2 more Republican senators oppose GOP health care bill, killing effort for now

WASHINGTON (AP) — The latest GOP effort to repeal and replace "Obamacare" was fatally wounded in the Senate Monday night when two more Republican senators announced their opposition to the legislation strongly backed by President Donald Trump.

The announcements from Sens. Mike Lee of Utah and Jerry Moran of Kansas left the Republican Party's long-promised efforts to get rid of President Barack Obama's health care legislation reeling. Next steps, if any, were not immediately clear.

Lee and Moran both said they could not support Majority Leader Mitch McConnell's legislation in its current form. They joined GOP Sens. Susan Collins of Maine and Rand Paul of Kentucky, both of whom announced their opposition right after McConnell released the bill last Thursday.

McConnell is now at least two votes short in the closely divided Senate and may have to go back to the drawing board or even begin to negotiate with Democrats, a prospect he's threatened but resisted so far. Or he could abandon the health care effort, which has proven more difficult than many Republicans envisioned after campaigning on the issue for years, and move on to tax legislation, a bigger Trump priority to begin with.

McConnell's bill "fails to repeal the Affordable Care Act or address healthcare's rising costs. For the same reasons I could not support the previous version of this bill, I cannot support this one," said Moran.

Lee said, "In addition to not repealing all of the Obamacare taxes, it doesn't go far enough in lowering premiums for middle class families; nor does it create enough free space from the most costly Obamacare regulations."

It was the second straight failure for McConnell, who had to cancel a vote on an earlier version of the bill last month when defeat became inevitable.

Trump had kept his distance from the Senate process, but Monday night's development was a major blow for him, too, as the president failed to rally support for what has been the GOP's trademark issue for seven years — ever since Obama and the Democrats passed the Affordable Care Act. Republicans won the White House and full control of Congress in large part on the basis of their promises to repeal and replace "Obamacare," but have struggled to overcome their deep internal divisions and deliver.
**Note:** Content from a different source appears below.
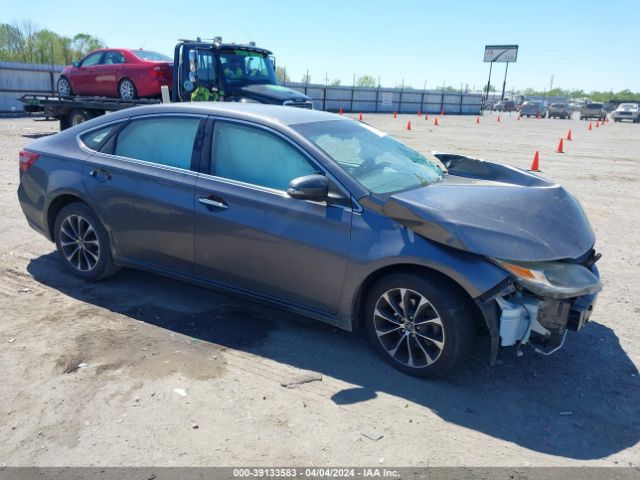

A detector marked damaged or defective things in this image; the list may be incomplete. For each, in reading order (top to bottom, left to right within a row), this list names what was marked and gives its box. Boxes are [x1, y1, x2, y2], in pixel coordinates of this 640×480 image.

damaged gray sedan [17, 103, 604, 376]
damaged hood [380, 155, 596, 262]
broken headlight [490, 258, 600, 300]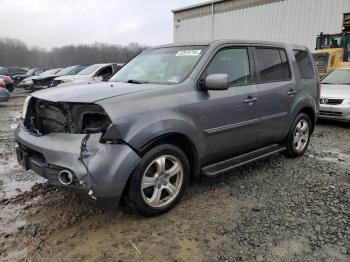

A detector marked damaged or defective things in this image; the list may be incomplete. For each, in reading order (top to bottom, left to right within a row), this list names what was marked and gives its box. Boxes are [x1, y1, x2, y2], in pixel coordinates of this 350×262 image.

On Monday night, Trump called for Republicans to just repeal Obamacare without an immediate replacement.


Sen. Patty Murray, D-Wash., issued a statement that read: "Trumpcare has been a failure since the start given all the ways it would raise families' health care costs and hurt patients, and it is now clearer than ever that writing a mean, partisan bill in secret is no way to get things done. It's time for Senate Republican leaders to reject Trumpcare like the vast majority of patients and families nationwide, stop sabotaging the health care system, and start working with Democrats on policies that actually help the people we serve."